Celebrating July 4th—Independence Day—let’s pray for religious freedom and freedom of conscience for all Americans.
Thomas Jefferson, one of the Founding Fathers of this great nation, revealed how important freedom of conscience was: “No provision in our Constitution ought to be dearer to man than that which protects the rights of conscience against the enterprises of the civil authority” (Letter to New London Methodist, 1809). He clearly saw how former British rulers trampled these rights, which is why he wanted our Constitution to guarantee that the U.S. Government would never perpetrate such abuses.
George Washington also saw the need for a Constitutional guarantee protecting the freedom of conscience, stating that “if I could now conceive that the general government might ever be so administered as to render the liberty of conscience insecure… [no one] would be more zealous than myself to establish effectual barriers against the horrors of spiritual tyranny, and every species of religious persecution” (Letter to the United Baptist Churches in Virginia, 1789). Our first President led us in a lengthy, bloody war against British tyranny in the colonies; he was ready to fight again the very government he helped established for the sake of freedom of conscience and of religion.
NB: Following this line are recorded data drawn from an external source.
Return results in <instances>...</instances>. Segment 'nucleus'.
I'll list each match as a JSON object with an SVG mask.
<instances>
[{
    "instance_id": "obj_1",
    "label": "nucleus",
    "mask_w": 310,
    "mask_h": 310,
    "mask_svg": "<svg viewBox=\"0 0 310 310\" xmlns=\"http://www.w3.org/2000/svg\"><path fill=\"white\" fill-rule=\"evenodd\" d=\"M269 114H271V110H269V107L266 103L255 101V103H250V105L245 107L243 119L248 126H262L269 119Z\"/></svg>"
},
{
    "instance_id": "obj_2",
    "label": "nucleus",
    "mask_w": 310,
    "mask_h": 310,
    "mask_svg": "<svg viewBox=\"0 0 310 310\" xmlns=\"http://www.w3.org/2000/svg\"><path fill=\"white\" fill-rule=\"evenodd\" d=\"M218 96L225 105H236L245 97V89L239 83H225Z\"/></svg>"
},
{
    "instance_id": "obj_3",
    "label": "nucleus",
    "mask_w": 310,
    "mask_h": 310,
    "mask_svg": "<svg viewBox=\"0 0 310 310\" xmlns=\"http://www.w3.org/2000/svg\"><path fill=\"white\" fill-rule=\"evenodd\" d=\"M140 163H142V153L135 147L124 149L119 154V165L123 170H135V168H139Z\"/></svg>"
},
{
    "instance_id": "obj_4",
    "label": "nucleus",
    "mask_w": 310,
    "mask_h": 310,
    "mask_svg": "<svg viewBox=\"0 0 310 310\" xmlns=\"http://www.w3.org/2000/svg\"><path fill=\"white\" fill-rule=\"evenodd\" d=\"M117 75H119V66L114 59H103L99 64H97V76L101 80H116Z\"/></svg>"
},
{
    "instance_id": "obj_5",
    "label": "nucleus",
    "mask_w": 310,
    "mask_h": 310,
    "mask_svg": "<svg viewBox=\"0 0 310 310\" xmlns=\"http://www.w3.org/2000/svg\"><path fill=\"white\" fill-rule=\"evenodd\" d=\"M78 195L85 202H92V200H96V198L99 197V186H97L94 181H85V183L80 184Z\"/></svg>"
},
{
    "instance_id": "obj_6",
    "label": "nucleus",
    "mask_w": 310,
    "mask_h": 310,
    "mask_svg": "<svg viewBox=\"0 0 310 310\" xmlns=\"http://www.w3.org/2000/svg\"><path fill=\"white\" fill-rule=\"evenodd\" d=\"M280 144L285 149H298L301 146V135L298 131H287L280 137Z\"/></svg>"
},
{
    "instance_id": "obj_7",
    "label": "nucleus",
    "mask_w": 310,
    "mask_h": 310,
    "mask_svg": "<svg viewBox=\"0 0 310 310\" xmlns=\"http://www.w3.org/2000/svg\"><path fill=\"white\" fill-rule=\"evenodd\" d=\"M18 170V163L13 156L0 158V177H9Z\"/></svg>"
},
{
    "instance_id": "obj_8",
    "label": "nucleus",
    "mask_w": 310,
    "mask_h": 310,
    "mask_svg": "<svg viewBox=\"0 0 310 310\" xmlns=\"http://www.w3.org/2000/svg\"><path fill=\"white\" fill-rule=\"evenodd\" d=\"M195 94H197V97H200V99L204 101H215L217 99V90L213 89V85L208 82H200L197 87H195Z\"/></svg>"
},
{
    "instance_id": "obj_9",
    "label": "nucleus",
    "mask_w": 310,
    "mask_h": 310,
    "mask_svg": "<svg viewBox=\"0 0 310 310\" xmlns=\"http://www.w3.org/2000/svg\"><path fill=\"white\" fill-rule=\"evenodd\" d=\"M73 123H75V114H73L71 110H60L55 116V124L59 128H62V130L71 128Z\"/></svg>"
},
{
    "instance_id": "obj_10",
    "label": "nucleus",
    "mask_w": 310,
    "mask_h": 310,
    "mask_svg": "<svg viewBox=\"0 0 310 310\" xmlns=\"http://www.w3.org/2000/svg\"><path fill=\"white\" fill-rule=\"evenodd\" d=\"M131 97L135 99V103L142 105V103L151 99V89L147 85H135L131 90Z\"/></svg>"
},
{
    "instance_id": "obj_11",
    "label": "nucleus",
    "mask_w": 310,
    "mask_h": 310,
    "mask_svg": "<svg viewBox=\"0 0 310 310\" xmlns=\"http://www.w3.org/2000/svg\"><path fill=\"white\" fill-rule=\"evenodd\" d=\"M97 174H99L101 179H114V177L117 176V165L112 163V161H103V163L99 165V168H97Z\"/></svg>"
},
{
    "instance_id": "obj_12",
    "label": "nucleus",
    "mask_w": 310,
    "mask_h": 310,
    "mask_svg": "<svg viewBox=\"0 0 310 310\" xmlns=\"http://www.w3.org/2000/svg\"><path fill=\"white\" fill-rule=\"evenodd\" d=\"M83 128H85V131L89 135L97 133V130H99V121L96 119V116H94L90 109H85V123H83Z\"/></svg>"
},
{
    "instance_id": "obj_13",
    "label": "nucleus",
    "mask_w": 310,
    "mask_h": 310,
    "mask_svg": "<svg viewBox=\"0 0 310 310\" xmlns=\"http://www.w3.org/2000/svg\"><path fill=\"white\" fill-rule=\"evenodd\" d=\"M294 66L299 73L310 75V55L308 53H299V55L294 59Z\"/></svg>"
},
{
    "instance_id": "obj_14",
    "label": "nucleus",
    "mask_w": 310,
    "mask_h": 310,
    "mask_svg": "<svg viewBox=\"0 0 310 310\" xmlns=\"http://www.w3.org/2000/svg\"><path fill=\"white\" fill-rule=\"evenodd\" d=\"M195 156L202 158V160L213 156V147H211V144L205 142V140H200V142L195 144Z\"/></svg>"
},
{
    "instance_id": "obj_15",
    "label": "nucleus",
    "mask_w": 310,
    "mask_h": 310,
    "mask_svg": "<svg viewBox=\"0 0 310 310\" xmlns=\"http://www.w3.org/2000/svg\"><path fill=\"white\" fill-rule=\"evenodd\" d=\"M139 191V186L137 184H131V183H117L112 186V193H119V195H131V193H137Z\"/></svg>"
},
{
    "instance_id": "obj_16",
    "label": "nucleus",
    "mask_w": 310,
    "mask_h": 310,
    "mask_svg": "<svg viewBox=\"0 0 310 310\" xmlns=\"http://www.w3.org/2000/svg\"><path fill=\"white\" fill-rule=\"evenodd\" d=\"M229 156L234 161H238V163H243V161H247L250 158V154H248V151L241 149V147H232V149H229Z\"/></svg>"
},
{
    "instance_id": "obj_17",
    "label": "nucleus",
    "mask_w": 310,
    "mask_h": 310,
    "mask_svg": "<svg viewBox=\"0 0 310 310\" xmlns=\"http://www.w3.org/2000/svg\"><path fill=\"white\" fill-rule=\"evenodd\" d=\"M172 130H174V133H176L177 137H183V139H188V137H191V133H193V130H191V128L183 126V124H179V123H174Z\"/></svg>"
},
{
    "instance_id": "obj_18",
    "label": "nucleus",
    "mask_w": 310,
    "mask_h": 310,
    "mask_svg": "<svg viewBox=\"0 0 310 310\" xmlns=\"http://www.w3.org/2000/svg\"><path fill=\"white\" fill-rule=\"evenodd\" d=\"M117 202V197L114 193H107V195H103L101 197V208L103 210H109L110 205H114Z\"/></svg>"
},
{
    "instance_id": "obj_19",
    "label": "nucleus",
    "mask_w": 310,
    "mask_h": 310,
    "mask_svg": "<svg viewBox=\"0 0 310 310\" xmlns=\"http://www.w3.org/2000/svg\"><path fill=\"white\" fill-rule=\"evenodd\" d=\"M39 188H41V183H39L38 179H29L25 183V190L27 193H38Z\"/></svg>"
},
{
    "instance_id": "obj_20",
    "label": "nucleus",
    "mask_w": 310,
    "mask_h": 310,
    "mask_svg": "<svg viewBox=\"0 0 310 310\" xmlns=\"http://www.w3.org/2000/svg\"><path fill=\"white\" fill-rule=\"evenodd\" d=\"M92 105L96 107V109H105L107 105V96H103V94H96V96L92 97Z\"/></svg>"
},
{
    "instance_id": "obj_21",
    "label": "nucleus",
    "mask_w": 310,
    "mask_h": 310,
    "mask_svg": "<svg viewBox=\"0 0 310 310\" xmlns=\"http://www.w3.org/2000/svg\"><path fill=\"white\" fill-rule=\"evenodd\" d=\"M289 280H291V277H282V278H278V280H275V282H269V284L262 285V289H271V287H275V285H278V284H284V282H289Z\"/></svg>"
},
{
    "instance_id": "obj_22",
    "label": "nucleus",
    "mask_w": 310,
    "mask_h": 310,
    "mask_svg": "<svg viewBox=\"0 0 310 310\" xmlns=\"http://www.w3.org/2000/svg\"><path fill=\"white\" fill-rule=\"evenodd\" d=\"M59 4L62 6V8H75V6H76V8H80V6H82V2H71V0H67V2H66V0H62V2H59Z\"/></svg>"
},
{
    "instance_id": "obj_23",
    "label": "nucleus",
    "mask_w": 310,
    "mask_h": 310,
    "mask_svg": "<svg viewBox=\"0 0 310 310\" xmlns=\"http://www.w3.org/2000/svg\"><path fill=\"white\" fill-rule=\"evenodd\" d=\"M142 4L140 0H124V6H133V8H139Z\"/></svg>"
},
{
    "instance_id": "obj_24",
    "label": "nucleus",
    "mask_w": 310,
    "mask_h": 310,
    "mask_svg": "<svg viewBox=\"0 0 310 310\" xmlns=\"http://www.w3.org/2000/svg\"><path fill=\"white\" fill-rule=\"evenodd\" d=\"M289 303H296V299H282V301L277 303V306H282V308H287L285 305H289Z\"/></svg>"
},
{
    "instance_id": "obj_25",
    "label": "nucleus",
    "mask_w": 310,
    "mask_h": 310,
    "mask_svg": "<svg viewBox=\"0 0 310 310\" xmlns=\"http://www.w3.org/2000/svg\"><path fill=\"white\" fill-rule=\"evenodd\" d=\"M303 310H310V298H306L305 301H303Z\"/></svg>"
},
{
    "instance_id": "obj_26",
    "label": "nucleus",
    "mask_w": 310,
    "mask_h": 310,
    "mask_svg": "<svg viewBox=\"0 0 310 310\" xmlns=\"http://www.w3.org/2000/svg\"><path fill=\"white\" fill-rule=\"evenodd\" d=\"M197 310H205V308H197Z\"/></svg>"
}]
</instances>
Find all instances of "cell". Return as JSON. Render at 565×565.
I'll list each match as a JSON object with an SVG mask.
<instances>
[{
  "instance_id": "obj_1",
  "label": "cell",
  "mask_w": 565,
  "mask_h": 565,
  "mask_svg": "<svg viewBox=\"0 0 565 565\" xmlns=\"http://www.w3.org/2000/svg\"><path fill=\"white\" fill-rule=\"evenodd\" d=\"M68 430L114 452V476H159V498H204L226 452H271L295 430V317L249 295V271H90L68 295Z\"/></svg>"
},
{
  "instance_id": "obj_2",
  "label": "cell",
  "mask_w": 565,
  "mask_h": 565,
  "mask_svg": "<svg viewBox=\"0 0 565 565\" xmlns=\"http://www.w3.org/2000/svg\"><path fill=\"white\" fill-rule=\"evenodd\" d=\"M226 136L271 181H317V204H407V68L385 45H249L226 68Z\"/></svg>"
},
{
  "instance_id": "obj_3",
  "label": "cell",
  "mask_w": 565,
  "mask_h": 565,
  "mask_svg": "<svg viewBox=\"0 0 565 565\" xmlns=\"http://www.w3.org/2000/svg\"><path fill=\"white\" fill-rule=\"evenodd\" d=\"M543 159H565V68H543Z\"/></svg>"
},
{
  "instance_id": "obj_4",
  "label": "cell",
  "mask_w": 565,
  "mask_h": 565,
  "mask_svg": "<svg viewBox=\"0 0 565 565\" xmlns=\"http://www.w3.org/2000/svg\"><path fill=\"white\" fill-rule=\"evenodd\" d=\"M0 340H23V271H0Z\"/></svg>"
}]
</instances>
For him, freedom of conscience and freedom of religion are essential to the U.S. Constitution: “If I could have entertained the slightest apprehension that [the Constitution] framed in the Convention, where I had the honor to preside, might possibly endanger the religious rights of any ecclesiastical society, certainly I would never have placed my signature to it” (Letter to the United Baptist Churches in Virginia, 1789). Colonists had fled the religious factions and battles found in Europe so as to practice their faith and live freely according to their conscience.
James Madison points out that, in the United States, every citizen has an equal right “to the free exercise of his Religion according to the dictates of conscience,” because “we hold it for a fundamental and undeniable truth that religion, or the duty which we owe our Creator, and the manner of discharging it, can be directed only by reason and conviction, not by force or violence. The Religion then of every man must be left to the conviction and conscience of every man; and it is the right of every man to exercise it as these may dictate” (Memorial and Remonstrance Against Religious Assessment, 1785). So, without freedom of conscience there is no freedom of religion, and vice-versa. If the government were to force anyone to act against his moral conscience, then there is no freedom to fulfill one’s duty toward our Creator.
The Catechism of the Catholic Church also insists on the inalienable right to freedom of religion and conscience:
The right to the exercise of freedom, especially in religious and moral matters, is an inalienable requirement of the dignity of man. But the exercise of freedom does not entail the putative right to say or do anything (CCC 1747).
The Catholic Church insists that government respects the freedom of conscience, condemning the use of violence and force as contrary to the dignity of every human person:
“Nobody may be forced to act against his convictions, nor is anyone to be restrained from acting in accordance with his conscience in religious matters in private or in public.” This right is based on the very nature of the human person, whose dignity enables him freely to assent to the divine truth which transcends the temporal order (CCC 2106).
The right to religious liberty is… a natural right of the human person to civil liberty, i.e., immunity, within just limits, from external constraint in religious matters by political authorities. This natural right ought to be acknowledged in the juridical order of society in such a way that it constitutes a civil right (CCC 2108).
These are trying times for all peoples of faith in this country, but let us thank God for our bishops, as well as those Jewish and Christian leaders, who have been so insistent on defending the Constitution of this great nation against the tyranny.